_Task list_:
(A) Output the passage from the KNIME forum thread, starting with "Hi, I'm new" and going on through "just a sample.".
(B) List each KNIME node named in the forum thread about limiting a SQL query.

## begin Document section

Hi, I'm new here, I'm trying to use knime for my master thesis (twitter data analisys) in particular I need to perform some basic k-means clustering over tweet features that a parser daemon measures.
Now, I don't need to parse all the data for that, but just a sample.
I considered using a row sampling node, but I wander if there is a way to just use a LIMIT clause in the sql query. I tried to just add "LIMIT 0,1000" to the sql query both in database connector and database reader, but if I click "apply" it gets a red dot.
Is there a way to avoid downloading everything (best if with slq LIMIT clause)?
The read dot should also show you the reason in its tooltip. In your case I believe the SQL syntax is wrong, limit only take one argument (the number of rows) instead of two.

## end Document section
## begin Entries supplied

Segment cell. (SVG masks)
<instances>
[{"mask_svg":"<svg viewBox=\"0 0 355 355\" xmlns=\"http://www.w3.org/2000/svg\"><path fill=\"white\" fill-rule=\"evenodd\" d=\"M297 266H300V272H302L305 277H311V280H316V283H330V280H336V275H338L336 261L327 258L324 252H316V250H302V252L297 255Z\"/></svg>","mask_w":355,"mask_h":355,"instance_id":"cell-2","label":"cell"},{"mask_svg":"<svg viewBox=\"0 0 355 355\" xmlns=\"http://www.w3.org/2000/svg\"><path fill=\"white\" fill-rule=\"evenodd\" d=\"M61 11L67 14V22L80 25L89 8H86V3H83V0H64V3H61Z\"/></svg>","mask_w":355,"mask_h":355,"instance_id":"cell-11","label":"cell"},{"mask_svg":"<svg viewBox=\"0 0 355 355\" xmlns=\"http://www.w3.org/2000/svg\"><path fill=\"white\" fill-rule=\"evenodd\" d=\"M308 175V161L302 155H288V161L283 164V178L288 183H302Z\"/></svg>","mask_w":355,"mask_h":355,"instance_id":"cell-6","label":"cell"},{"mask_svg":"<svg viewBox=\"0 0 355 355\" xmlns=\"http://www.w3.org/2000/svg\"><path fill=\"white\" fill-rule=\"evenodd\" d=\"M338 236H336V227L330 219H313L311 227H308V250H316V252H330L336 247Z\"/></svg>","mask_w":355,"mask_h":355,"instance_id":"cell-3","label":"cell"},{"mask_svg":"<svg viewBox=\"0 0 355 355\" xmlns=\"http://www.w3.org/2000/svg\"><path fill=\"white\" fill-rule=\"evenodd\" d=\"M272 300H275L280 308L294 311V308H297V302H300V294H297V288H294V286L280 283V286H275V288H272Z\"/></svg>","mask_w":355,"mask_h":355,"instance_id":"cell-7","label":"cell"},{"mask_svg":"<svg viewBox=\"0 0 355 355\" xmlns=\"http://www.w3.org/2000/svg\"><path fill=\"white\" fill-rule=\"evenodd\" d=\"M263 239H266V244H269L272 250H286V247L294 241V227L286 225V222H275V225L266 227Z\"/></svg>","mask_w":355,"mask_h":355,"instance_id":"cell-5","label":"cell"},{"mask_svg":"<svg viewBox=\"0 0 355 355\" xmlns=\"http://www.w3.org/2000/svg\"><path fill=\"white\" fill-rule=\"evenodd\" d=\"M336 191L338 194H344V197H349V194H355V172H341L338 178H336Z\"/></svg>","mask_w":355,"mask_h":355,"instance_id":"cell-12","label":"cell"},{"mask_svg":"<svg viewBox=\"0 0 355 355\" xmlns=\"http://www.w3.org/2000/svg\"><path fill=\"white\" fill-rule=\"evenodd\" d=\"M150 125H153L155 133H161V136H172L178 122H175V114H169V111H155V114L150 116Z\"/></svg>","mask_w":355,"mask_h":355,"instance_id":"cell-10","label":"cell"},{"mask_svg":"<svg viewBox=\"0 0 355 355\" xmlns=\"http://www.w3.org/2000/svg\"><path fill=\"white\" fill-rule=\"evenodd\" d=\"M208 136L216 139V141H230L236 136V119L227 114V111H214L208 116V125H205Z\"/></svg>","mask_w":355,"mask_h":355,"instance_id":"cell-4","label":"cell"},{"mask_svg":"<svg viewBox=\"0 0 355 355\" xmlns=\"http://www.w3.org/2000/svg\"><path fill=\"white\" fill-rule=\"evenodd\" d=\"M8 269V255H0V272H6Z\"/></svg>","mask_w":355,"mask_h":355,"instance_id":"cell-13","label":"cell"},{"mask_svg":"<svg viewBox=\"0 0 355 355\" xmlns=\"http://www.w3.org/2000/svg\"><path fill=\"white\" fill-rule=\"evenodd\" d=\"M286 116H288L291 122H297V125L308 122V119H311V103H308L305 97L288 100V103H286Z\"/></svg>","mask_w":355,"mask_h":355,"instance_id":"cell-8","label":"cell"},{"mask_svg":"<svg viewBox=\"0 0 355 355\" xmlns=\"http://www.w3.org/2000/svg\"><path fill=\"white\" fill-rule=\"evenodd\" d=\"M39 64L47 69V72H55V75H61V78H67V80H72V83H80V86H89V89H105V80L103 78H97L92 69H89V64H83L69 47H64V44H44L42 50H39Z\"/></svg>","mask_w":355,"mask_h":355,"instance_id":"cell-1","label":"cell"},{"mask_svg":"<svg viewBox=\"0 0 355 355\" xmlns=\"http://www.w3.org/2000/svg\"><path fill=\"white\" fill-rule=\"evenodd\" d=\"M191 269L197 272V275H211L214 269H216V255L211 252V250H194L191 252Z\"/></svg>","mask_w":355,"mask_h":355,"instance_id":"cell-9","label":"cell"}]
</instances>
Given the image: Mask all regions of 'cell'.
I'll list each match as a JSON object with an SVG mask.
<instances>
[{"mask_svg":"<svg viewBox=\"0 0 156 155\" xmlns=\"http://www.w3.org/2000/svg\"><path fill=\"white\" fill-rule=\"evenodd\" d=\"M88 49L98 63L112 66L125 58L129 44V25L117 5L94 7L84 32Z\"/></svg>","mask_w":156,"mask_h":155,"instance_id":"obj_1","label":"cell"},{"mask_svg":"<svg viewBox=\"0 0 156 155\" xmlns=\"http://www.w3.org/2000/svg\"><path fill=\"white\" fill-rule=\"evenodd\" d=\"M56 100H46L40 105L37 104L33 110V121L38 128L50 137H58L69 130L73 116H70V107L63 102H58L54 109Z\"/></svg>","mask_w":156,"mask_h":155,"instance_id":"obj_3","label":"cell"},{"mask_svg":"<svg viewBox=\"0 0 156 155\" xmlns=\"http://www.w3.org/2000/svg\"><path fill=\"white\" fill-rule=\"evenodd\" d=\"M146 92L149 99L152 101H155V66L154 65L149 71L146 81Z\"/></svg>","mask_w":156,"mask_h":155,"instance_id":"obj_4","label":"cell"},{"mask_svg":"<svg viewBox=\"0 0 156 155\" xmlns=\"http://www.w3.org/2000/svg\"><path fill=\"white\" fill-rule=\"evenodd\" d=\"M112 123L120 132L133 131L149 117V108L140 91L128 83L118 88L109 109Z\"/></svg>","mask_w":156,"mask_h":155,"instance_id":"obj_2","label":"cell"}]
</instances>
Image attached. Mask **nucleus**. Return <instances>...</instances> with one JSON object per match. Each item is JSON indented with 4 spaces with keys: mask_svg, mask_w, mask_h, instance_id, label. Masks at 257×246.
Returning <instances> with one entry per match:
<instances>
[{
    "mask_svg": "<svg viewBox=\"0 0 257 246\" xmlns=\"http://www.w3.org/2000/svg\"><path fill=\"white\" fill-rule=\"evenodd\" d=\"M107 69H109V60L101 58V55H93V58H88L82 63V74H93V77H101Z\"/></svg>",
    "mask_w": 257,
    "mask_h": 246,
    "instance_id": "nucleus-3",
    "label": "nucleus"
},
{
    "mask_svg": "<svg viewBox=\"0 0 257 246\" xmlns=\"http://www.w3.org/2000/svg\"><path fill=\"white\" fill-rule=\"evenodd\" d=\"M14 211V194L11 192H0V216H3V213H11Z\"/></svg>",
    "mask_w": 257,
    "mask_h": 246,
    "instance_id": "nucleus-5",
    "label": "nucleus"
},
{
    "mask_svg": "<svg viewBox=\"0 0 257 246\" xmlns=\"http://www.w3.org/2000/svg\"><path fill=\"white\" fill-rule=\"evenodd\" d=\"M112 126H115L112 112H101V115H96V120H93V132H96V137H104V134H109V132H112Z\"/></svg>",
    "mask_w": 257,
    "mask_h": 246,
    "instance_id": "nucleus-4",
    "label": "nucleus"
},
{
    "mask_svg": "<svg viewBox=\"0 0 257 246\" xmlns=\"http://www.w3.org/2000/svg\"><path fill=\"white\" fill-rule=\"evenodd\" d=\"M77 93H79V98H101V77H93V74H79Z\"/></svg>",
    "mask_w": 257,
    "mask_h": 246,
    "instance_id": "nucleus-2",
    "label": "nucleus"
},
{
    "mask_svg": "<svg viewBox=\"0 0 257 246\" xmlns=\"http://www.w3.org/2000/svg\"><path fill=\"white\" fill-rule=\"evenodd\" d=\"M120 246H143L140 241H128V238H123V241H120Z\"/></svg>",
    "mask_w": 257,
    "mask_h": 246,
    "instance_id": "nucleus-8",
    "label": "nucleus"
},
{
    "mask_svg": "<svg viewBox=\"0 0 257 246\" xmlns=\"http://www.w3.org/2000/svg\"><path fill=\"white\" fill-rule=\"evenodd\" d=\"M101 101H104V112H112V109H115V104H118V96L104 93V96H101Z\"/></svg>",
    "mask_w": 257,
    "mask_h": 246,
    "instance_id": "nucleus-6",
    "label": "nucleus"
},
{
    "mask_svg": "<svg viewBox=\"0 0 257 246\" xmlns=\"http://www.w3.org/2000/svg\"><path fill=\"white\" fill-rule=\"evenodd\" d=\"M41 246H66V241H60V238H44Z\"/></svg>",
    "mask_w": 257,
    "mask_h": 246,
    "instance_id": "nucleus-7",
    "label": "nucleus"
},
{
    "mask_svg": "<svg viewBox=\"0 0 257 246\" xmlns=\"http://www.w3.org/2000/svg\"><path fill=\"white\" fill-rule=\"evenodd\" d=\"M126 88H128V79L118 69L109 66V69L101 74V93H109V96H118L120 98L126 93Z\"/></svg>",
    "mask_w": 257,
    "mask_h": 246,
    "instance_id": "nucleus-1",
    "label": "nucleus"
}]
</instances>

## end Entries supplied

_Answers to the tasks_:
(A)
Hi, I'm new here, I'm trying to use knime for my master thesis (twitter data analisys) in particular I need to perform some basic k-means clustering over tweet features that a parser daemon measures.
Now, I don't need to parse all the data for that, but just a sample.

(B)
row sampling node
database connector
database reader